Astor's demise began in earnest in about 1970 as the company was turning a corner. It had been absorbed fully into Philips with a buy-out and had clearly started moving its manufacturing to Clayton from its South Melbourne factory. The daily organiser known as Miss Hurley who was in print for all jobs advertised at the firm at Grant Street, South Melbourne ended. Mr Wood was the employee person of contact in the Clayton premises and records reflect that by 1971 all Astor dealings were from the Clayton location with all manufacturing advertising referring to Clayton.

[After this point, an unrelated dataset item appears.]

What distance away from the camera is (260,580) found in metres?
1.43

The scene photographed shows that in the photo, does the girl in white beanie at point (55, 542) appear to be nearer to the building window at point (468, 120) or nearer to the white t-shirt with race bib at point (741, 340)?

Archives reflect that a very sudden end to jobs advertised at Astor, better known as Electronic Industries at this stage (EIL, Radio Corporation). This occurred sometime in 1972. By the beginning of 1973, Radio Corporation (EIL) had ceased to exist. This occurrence reflects a sudden end of local production had come into effect under the Astor brand. Hundreds of regular employment advertisements by Radio Corporation in 1972 which advertised for solderers, product designers, sprayers, and plastic moulders had very abruptly stopped by 1973. Astor refrigeration and freezers were advertised until 1975 perhaps reflecting that Philips had begun winding back the brand. From 1975 Astor had become but a label applied to imported goods under Phillips control. Astor was not unique in this respect as large scale Australian manufacturing had receded to the point whereby components companies were all closing their doors due to Tariff reduction legislation implemented by the Whitlam government. The head of Philips Mr Huye of Holland had seemingly been quite aware and proactively warned the government of the time about “complete collapse of Australian manufacturing” as we knew it. History would prove he was correct.

From 1973, only the Astor Music Division continued from the same company location in Clayton where manufacturing had taken place. This was probably due to the fact that Philips had by now decided to rest the Astor brand by this date, replacing it with the Philips branding. Advertisements for music developers and experts in vinyl pressing were sought. The most famous release by this date was "Joe Dolce - Shuddup-You-Face" from 1981 under the Astor label - of Lygon Street, Melbourne fame. This record reached number 1 on the Australian music charts and was the final vinyl pressing from Astor and unceremoniously heralded the end of the brand, consigned to history. Astor was taken over by PolyGram in October 1981,[1] and its manufacturing facility in Melbourne closed on 31 December 1981 and the company ceased to exist.[2]

In the 1970s as discussions were looming about the proposed tariff reduction scheme and what this would mean for Australian manufacturing Mr Huye (Philips of Holland) featured predominantly in the media discussing the 25% tariff reductions, trying to pressure the government not to look for cheap colour TV sets from Japan but to invest locally by increasing protections to the local industry so the industry could compete and adjust before any reductions could take place. After Philips took hold of Astor, the Australian consumer electronics landscape would see the manufacturing arrangements collapse overnight in a very short time. A company offering “employment with career progression" which was touted in advertisements for positions at Astor / Radio Corp swiftly ended. Skilled welders, solderers, and wiring experts (who could follow diagrams) who were previously sought for in the hundreds, in the papers, would all lose their jobs. In 1972 Astor completely vanished from the employment section of the newspaper database under Radio Corporation (EIL).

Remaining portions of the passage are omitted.